Ostthüringer Zeitung vom 24. Oktober 2008

Kampfsport-Events in Gera abgesagt
Antifa warnt vor rechter Szene

Wie politisch ist ein Käfigkampf? Ist es pure Gewalt, ein reines Sport-Event? "Free Fight ist ein Ausdruck unserer gesellschaftlichen Kultur", sagt Uwe Schubert vom mobilen Beratungsdienst gegen Rechtsextremismus Mobit, "und beschreibt in seiner Brutalität eine Atmosphäre, in der ich mich nicht wohlfühle - die aber Rechtsextreme attraktiv finden." Zwei solcher Kampfsportveranstaltungen in Gera für dieses und nächstes Wochenende sind jetzt abgesagt. Der Veranstalter des "1. Käfigkampfes" musste gestern Abend aufgeben.

Hiesige Vereine, die hinter den Free-Fight-Events stehen bzw. dort in den Ring steigen, versuchen sich nicht zum ersten Mal im öffentlichen Auftritt. Bereits im Vorjahr hatte der Fightsport Gera e.V. einen Käfigkampf in der Panndorfhalle angemeldet. Nach der Intervention der Antifaschistischen Aktion Gera und dem Abspringen eingeladener Sportvereine platzte der Termin. Hauptkritik an Fightsport war, dass ein Sponsor aus der rechten Szene stammen sollte. Zwar hat sich der Verein inzwischen vom Unterstützer getrennt, doch ein Link führt immer noch an dessen Adresse. Die Antifa Gera warnt in einem offenen Brief, dass sich hinter den Veranstaltungen "weiterhin Neonazis" verbergen.

"Wir haben mit Rechts nichts zu tun", beharrt Vereinsgründer Jörg Rauschning. Erwähnten Link will er auf Nachfrage löschen. Eine klare Distanzierung sieht freilich anders aus.

Stattfinden sollte der Käfigkampf im Geraer Lokschuppen, den der Verein Geraer Eisenbahnwelten betreibt. "Wir wollten mit der Veranstaltung auf unser Gelände aufmerksam machen", sagt Vereinsvorsitzender Lars Neumann. Pure Blauäugigkeit? Die Deutsche Bahn, für die Genehmigung zuständig, hat die Veranstaltung auf ihrer Immobilie jetzt kurzfristig untersagt.

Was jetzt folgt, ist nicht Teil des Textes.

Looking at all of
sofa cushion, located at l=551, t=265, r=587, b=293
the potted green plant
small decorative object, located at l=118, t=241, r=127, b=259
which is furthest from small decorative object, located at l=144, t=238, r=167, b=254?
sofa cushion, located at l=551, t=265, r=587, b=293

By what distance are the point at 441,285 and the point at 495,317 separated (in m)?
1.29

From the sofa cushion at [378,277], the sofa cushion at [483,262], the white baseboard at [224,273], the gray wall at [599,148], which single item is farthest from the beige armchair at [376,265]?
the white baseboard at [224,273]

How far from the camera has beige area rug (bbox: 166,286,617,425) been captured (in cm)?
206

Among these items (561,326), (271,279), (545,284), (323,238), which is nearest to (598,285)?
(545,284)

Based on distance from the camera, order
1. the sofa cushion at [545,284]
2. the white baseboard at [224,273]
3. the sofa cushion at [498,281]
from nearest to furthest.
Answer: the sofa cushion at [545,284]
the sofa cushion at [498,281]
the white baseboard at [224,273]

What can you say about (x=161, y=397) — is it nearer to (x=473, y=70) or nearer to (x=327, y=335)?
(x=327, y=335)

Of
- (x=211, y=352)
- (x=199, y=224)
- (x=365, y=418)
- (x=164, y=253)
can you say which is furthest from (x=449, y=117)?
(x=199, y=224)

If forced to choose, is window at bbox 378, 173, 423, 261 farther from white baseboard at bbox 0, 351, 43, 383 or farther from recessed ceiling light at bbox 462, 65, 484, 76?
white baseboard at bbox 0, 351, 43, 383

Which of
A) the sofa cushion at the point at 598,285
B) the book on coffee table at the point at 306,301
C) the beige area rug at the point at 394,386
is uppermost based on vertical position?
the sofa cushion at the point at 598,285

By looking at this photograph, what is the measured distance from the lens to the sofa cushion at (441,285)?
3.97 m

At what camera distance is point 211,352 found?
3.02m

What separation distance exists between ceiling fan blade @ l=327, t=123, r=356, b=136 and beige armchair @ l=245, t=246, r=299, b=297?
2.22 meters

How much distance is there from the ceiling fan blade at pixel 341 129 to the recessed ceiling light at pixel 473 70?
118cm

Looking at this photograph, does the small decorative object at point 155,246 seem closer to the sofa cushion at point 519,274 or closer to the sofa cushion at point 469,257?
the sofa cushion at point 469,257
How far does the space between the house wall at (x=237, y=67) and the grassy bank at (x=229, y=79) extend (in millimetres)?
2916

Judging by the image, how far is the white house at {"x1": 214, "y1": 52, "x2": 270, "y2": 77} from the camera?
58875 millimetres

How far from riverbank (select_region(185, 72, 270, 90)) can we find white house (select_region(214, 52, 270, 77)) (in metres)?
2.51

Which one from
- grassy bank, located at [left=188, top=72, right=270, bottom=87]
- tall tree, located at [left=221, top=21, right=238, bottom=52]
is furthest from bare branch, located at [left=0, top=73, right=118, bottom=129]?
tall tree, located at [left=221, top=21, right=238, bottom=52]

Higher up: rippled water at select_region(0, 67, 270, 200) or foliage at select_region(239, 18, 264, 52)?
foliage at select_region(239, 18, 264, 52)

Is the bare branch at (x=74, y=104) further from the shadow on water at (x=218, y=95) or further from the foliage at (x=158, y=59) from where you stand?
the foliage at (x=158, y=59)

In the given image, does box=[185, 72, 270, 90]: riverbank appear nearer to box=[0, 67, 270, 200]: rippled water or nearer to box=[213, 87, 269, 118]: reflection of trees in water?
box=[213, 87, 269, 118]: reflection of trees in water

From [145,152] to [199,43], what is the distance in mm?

Frühzeitig habe sich die Stadt Gera von der Veranstaltung distanziert, heißt es auf Nachfrage aus dem Rathaus. Oberbürgermeister Dr. Norbert Vornehm (SPD) habe den Veranstalter aufgefordert, den Käfigkampf abzusagen, weil solche Veranstaltungen Publikum aus der rechten Szene anzögen. Die Stadt unterstütze solche Veranstaltungen in keiner Weise.

Naumann behauptet von einem solch klaren Bekenntnis nichts gewusst zu haben, "da hätten wir alle Vorbereitungen sofort gestoppt". Stattdessen habe der Fachdienst Bauvorhaben eine Reihe bauordnungsrechtlicher Auflagen erteilt. Offensichtlich taten sich Verwaltungsmitarbeiter mit klaren Worten schwer. Noch gestern versuchte ein Hauptsponsor des Fightsport e.V., ausgerechnet über die Stadtverwaltung einen Ausweichort zu finden. Und Baudezernent Ramon Miller (SPD) bestätigt, dass man geprüft habe, ob die städtische Halle Vollersdorfer Straße frei sei. "Das ist sie aber nicht." Der Hausherr hätte aber auch ohne Prüfung die missliebige Veranstaltung ablehnen können.

So wie bei einer Kampfsportveranstaltung des ebenfalls in die Schlagzeilen geratenen Eastfight e.V. am 1. November. Die war im städtischen Kultur- und Kongresszentrum gebucht worden. Durch eine Agentur, die Mitarbeiter nach Recherche mit Eastfight in Verbindung brachten. Ende September habe man daraufhin im gegenseitigen Einvernehmen "von der Veranstaltung Abstand genommen".